Why Remote Job Applications Hit the ATS Wall Hard
Applicant Tracking Systems parse and rank résumés before recruiters see them. For remote roles specifically, a few things tend to go wrong:
- Location confusion. Some ATS platforms flag résumés that don't match a job's listed city or state, even when the role is remote. If your résumé header lists your city and the system is looking for a local match, you can get filtered out for a job you were perfectly qualified for.
- Missing remote-relevant keywords. Phrases like "distributed teams," "async communication," "remote collaboration," or specific tools like Slack, Zoom, Loom, or Notion often appear in remote job descriptions. If they're not in your résumé, your match score drops.
- Generic bullets that don't signal remote readiness. "Collaborated with team members" reads very differently than "led daily standups with a 7-person distributed team across three time zones."

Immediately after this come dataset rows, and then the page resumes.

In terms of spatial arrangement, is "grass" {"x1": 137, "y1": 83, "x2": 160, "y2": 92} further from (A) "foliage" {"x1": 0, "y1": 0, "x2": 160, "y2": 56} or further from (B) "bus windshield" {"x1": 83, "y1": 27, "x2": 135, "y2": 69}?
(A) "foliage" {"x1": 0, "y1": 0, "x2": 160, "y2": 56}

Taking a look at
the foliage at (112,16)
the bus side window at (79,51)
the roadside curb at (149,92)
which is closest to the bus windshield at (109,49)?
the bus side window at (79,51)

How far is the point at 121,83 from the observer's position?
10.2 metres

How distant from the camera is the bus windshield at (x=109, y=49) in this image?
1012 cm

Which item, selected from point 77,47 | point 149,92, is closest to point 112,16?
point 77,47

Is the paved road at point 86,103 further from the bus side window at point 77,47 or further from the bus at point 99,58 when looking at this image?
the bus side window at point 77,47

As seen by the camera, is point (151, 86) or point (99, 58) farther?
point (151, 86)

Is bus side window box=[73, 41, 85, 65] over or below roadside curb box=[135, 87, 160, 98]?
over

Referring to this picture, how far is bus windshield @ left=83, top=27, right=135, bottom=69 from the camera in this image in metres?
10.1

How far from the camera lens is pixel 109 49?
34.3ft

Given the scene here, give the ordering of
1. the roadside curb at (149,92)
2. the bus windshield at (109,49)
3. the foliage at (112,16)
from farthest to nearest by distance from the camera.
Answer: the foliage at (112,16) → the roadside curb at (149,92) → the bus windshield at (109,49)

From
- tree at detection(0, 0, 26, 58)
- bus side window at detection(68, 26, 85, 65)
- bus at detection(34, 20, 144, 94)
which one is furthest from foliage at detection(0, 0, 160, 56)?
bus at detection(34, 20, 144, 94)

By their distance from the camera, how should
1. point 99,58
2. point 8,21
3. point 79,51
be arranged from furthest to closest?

None of these are insurmountable. They just require a little targeted work before you hit submit.
How to Actually Fix It
Start by knowing what the ATS sees. Before you tailor anything, you need to understand how a parser reads your current résumé. Past the Bots' Audit the Bots tool shows you exactly what different parsers extract from your file: your name, contact details, skills, and section headers. If your formatting is doing something weird (and it often is), you'll see it here before a recruiter does.
Run a match score against the job description. Copy the remote job posting you're applying to and paste it into the skill-weighted match scan. You'll see which keywords from the description are present in your résumé, which are missing, and whether there are any knockout gaps, qualifications listed as required that you haven't addressed at all. For remote roles, pay close attention to tool names and collaboration-style language in the job description.
Rewrite bullets to reflect how you actually work remotely. If you've been working from home for the past few years (and statistically, there's a decent chance you have), your résumé should show that. Use the AI tailoring feature to rewrite your bullets so they reflect the job description's language, without inventing experience you don't have. If you genuinely led a distributed team or managed projects asynchronously, that context deserves to be in your résumé in a way the ATS can find it.
Fix your header. If location matching might be an issue, consider listing your location as "[City, State] | Open to Remote" or simply "Remote" if that's accurate. It's a small change that can prevent an unnecessary filter-out.
Make sure your format isn't the problem. Fancy two-column layouts, text boxes, and tables all cause parsing errors. If you're not sure whether your résumé is ATS-safe, the single-column rebuild tool will reformat everything cleanly without losing your content.
The Bigger Picture
Remote work being "here to stay" is only useful to you if your résumé can survive the gauntlet that now stands between you and those roles. The pool of applicants is bigger, the ATS filters are doing more work, and generic applications are getting buried.
The good news is that most of these problems are fixable in an afternoon. Understanding what the bots actually see, matching your language to the job description, and making sure your formatting doesn't create parsing errors puts you ahead of a significant portion of applicants who are submitting the same résumé to every posting and wondering why they're not hearing back.
Remote work is available. You just have to get your résumé past the door first.